A successful company grows. In growing from dozens to hundreds of employees, the company forms a culture of innovation that attracts an extremely capable individual: generalists who also have great depth, potential entrepreneurs, geniuses who can Get Shit Done. They build content, they build sales motions, they turbocharge they company’s growth and all is well for a handful of years.
But the company’s growth holds the seeds of a problem; there are only so many brilliant pinch hitters out there, and maybe they don’t want to work for the thousands-strong company that is now showing signs of being large. Mistakes have been made, conflict has happened, and process is growing. Worse, the hiring pipeline has changed; our geniuses can’t hire fully capable generalist backfill as they grow out of their roles, and are having to create more specialized roles for their new hires. The geniuses are getting bored and are dissatisfied with the company’s products.

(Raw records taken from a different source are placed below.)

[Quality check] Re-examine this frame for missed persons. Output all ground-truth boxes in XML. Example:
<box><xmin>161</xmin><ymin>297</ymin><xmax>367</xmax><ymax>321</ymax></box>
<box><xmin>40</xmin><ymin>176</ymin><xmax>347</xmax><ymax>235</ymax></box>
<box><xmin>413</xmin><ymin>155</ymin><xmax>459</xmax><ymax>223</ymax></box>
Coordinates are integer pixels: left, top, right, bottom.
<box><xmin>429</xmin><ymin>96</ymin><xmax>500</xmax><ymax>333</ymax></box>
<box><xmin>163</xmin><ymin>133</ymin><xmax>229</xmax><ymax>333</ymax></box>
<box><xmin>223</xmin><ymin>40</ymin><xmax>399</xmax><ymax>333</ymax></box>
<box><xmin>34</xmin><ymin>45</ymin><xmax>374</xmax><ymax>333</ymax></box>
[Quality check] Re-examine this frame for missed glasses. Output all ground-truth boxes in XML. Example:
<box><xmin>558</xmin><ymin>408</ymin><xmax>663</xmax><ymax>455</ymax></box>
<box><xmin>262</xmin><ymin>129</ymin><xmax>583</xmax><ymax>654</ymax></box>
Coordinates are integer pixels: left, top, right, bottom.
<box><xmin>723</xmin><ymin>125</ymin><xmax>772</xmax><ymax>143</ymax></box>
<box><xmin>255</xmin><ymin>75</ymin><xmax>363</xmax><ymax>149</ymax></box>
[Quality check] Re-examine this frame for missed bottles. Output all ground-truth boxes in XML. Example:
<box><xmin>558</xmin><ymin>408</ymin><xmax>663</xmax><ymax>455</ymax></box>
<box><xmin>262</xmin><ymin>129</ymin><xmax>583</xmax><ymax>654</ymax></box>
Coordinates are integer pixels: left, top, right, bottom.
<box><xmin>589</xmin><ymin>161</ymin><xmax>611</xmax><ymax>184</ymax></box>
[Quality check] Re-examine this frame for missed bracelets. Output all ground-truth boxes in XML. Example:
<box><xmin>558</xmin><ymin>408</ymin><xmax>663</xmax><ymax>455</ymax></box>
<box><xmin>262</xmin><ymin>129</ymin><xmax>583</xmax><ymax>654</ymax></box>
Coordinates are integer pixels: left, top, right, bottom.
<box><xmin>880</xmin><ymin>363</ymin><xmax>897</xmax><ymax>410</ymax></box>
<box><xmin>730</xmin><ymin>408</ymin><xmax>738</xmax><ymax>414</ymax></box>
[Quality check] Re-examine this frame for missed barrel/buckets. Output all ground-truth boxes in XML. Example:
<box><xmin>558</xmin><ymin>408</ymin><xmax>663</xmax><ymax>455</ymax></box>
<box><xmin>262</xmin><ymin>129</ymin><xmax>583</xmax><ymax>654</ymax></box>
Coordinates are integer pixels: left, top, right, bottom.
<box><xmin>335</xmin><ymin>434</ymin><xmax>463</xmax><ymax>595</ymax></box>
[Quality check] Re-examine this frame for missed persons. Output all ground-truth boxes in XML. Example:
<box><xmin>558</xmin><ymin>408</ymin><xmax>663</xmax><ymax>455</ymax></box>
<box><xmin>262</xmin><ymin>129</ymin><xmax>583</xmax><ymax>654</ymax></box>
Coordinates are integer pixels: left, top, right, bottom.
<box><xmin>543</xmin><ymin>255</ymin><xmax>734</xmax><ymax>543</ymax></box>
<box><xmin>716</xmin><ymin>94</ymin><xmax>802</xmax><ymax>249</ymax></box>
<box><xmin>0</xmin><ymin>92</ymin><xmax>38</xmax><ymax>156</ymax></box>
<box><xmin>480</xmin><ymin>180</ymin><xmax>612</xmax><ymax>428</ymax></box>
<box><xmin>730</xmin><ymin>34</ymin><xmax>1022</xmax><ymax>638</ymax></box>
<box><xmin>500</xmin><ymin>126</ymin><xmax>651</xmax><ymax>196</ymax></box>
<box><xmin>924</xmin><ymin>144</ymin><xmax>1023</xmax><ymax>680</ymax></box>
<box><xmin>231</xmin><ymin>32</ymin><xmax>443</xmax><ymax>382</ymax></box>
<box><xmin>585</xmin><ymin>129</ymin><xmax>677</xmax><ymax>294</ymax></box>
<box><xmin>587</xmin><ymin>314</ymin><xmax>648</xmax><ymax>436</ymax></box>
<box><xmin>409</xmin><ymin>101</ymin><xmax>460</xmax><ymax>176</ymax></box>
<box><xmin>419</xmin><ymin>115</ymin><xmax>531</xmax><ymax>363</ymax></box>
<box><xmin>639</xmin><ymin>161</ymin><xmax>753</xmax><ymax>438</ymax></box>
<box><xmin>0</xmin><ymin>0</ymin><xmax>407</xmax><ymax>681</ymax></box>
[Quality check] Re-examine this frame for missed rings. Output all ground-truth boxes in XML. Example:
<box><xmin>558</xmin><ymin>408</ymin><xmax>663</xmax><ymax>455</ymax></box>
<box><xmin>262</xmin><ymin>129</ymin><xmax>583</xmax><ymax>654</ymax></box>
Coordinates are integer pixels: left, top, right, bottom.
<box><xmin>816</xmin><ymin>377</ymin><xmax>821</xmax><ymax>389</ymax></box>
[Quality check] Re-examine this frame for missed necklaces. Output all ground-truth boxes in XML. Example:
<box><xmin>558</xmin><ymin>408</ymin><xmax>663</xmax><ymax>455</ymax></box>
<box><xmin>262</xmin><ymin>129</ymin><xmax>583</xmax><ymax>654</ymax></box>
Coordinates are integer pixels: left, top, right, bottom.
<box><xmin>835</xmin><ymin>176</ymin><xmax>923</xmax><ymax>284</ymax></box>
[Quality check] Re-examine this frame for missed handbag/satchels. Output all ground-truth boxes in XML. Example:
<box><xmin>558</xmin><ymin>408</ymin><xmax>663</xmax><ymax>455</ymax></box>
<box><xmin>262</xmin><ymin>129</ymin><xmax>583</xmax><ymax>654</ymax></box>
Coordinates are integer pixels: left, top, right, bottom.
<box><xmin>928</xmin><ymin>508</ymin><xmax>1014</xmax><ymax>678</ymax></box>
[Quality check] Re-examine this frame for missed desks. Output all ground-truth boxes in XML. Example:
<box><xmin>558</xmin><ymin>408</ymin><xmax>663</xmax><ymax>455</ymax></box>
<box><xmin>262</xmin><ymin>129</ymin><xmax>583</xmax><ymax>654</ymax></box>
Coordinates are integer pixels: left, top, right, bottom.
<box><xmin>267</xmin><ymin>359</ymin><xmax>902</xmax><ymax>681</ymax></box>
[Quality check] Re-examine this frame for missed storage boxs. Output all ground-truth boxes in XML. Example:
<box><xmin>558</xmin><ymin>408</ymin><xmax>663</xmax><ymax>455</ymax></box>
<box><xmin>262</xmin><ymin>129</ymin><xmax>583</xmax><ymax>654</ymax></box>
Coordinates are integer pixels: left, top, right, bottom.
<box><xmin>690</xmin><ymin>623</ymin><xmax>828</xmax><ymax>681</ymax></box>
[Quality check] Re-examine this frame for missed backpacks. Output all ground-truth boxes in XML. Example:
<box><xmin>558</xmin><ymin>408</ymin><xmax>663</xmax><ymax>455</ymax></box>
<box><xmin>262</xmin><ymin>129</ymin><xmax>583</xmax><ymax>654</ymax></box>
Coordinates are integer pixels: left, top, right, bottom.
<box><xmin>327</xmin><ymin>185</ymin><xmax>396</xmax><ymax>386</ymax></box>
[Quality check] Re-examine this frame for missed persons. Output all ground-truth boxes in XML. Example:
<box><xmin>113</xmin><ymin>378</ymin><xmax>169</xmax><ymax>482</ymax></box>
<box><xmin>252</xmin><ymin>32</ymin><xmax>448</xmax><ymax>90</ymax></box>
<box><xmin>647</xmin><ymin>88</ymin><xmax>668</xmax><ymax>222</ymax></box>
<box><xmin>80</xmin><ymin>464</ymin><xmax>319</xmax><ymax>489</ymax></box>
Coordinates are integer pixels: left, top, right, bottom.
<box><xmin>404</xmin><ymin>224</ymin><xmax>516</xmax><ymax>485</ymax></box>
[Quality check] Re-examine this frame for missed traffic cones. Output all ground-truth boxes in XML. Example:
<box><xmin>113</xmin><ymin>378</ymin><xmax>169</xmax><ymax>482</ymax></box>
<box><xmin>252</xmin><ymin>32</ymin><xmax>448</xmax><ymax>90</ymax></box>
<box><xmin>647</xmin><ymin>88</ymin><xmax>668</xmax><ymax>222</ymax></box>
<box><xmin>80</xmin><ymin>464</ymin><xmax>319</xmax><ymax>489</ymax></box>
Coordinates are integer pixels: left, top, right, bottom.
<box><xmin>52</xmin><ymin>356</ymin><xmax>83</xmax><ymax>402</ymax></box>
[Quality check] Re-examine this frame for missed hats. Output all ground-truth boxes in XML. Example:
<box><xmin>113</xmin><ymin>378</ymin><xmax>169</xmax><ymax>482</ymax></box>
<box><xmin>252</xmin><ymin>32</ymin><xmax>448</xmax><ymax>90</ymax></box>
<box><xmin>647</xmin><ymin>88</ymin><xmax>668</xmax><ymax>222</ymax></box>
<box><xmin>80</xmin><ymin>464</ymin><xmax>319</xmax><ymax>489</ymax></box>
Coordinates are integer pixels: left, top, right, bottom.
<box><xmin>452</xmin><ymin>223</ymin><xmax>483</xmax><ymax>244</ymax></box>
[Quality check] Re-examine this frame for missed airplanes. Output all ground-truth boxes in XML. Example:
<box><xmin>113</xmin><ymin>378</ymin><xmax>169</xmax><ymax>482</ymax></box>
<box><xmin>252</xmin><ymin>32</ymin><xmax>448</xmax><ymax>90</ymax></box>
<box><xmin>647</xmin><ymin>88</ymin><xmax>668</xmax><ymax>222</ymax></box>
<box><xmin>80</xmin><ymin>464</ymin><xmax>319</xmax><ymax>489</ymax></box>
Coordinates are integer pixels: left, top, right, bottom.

Some of them move laterally to find another exciting startup. Some grow into capital E executives, whether at the company or elsewhere. But there’s fewer executive roles available than potential candidates, and that means a body of bored smart people looking for trouble. As they say, the devil finds work for idle hands to do.
Cannibalism starts when this group pitches to leadership that the company has lost its innovative spark. “R&D is doing a great job on hard problems, don’t get us wrong, but they’re kind of slow and they can’t do everything so we’re just going to try out some ideas, prototyping you know.” That is a lie. The cannibal team is forming a second startup on the first company’s resources. They will produce parallel development and sales motions immediately after their first e-staff meeting, if they haven’t already done it. First they go dark, cutting ties with their old teammates; then they return in a blaze of marketing. Leadership shares their concerns of course! The big company is different than the little company was, and arguments that all these new resources could be used more innovatively find attentive listeners. The cannibals have momentum and a mandate to take resources.
Now the company has a problem, and the new questions are “how bad is this” and “what can the company do”. The answers depend on the type of business that has been built before self-eating forces start to be a problem.
A company with strong partnership and a channel sales culture barely notices the impact of cannibalism. The new team fits into the same mold as old partners, and their shenanigans are mostly contained in the term “channel conflict.” It’s worse than normal channel conflict because the innovators are company employees, but it’s survivable. They may even launch into a separate partner company.
Similarly, a company that is practiced at mergers and acquisitions may be quick to launch these folks as a new company and potentially bring them back later. There’s a bit of turmoil as personnel move back and forth, but no significant impact to the parent company’s go-to-market motions.
Tougher times may await the company that is structured to build everything and sell it directly. At worst, this moment represents an identity crisis. At best, it represents a distraction. Maybe the mainline product management and engineering leadership have been headed in a terribly wrong direction, and the innovative cannibals are a necessary corrective. Or maybe they are slowing and stopping committed projects, breaking promises to customers, and steering the company away from product market fit. Most likely the outcome is somewhere in the middle: a distracting identity crisis.
A distracting identity crisis is not the sort of thing that healthy companies leave around for very long, so the innovation team has to settle into a productive model, whether by spinning out, joining the R&D org, or joining the partner ecosystem. As long as none of those is an option, their presence is a problem indicating a need to change the company.